Case Details

Issues

Attorney General Control Of Litigation, Contingency Fee Contracts

Filing State

SC

Court

South Carolina Court of Common Pleas

Year

2009

Citation

State v. Eli Lilly, 2007-CP-42-1855 (S.C. Ct. Comm. Pleas 7th Jud. Dist. 2009)

Resolution

Attorney General could hire contingency fee counsel. Their hiring did not give them an inappropriate financial interest in the case, nor did it violate the separation of powers doctrine.

Case Description

The Attorney General of South Carolina retained private attorneys to pursue a claim against Eli Lilly in connection with its marketing of the drug Zyprexa. The attorneys were hired on a contingency fee basis, and the Attorney General retained supervisory authority over the private attorneys.

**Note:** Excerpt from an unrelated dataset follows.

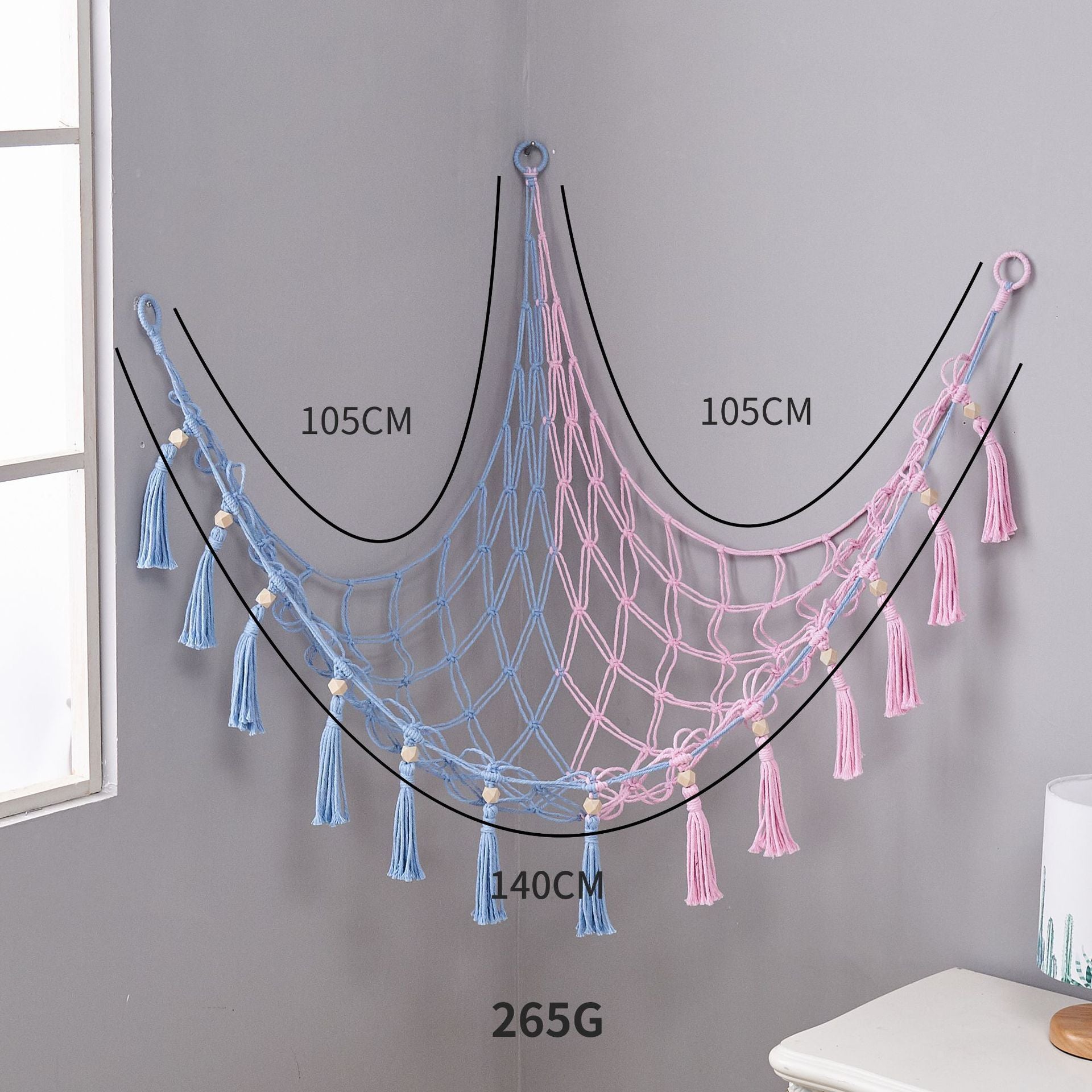 Stuffed Animal Storage Hammock - Large Toy Organizer Net For Plush Toys, Corner Hanging Storage For Kids' Room Decor  Multiple Color Options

Eli Lilly challenged the state’s retention of counsel on a contingency fee basis on the grounds 1) that it violated the separation of powers in the South Carolina constitution because the legislature did not appropriate funds to pay the private attorneys who were representing the state; and 2) that it violated the due process clause of the U.S. and South Carolina constitutions because it gave the state’s counsel a personal financial interest in the outcome of the case. The court first addressed the due process claim, and rejected the notion that attorneys representing the government must be neutral, “even in the context of litigation against an alleged wrongdoer.” After examining many cases from other states, the court concluded “[I]f the practice of hiring private lawyers in special cases by States’ Attorneys General was actually unconstitutionally improper, one would have expected that some authoritative court would have definitively ruled that way by now.” Turning to the separation of powers argument, the court noted that the South Carolina statute specifically authorizes payment of “the costs of litigation” out of litigation proceeds. The court noted the Attorney General’s broad constitutional and common law powers to retain attorneys to represent the state.